Oral Thin Films as Placebo Substrate: Current Innovation in Printing Technology

The achievements of new drug development over the last few years have been greater than ever before. The new concepts of the dosage forms design and innovation of manufacturing technology have a strong influence on the pharmaceutical development of new drugs. Recently, demands for a unique approach for individualised and customised medicines with the usage of different types of printing technologies. i.e. 2D and 3D printing technology. 2D printing is the phenomenon of putting an image or design on edible substrate. Despite the advantages to drug administration, oral route is the first choice by patients as Oral Film Technology (OFT) is gaining much attention. As 2D printing technology has been adapted in manufacturing of printed Oral Thin films. Drug loaded printing ink was developed with their optimized properties and printing was carried out on the placebo substrate i.e oral thin film. New manufacturing techniques for formulation of printed oral thin films are related to the drop on demand technology, flexographic method extrusion-based methodology   , which mainly includes the semi-solid extrusion (SSE) and the fused deposition modelling (FDM), based 3D printing.

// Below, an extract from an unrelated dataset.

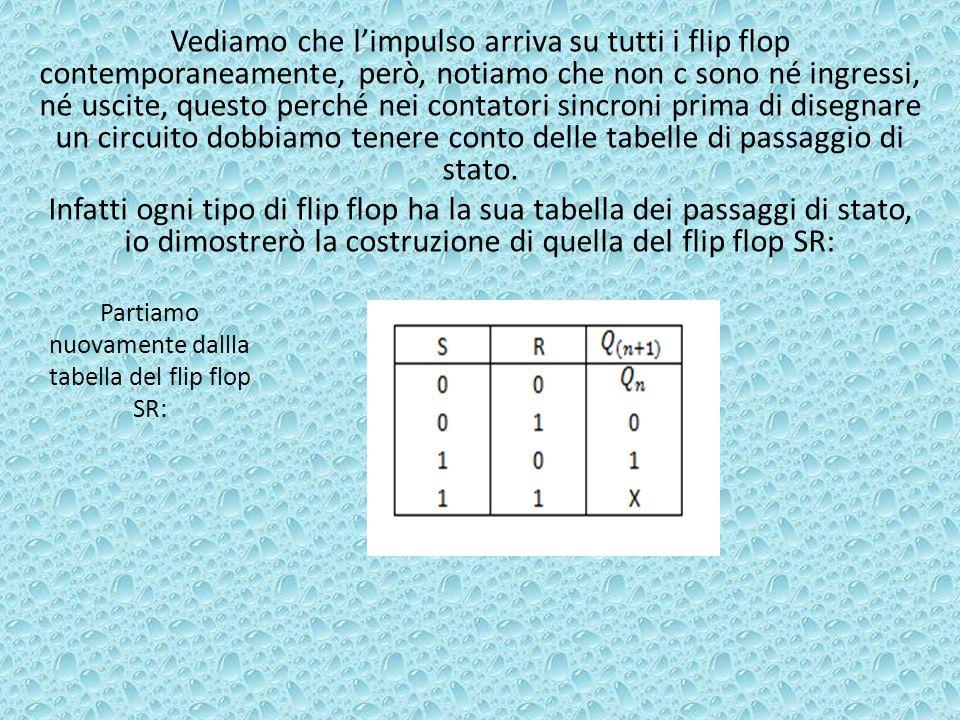 Partiamo nuovamente dallla tabella del flip flop SR: Vediamo che limpulso arriva su tutti i flip flop contemporaneamente, però, notiamo che non c sono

API-containing dispersions and solutions   that were formulated in water, ethanol or other organic solvents with different viscosities, have already been applied onto OTFs. Other than execution of printing innovation, the influences of the OTF substrate on the resulting film quality should not be neglected. Previous study demonstrated that placebo substrate of OTF have a great influence on behaviours printing technologies and performance of printing ink.¹ Here we are mainly focusing of the placebo substrate used in printing of oral thin films. OTFs are selected because of its ease of administration, attractiveness, flexibility, and patient compliance, drug administration via the oral route is the most convenient option.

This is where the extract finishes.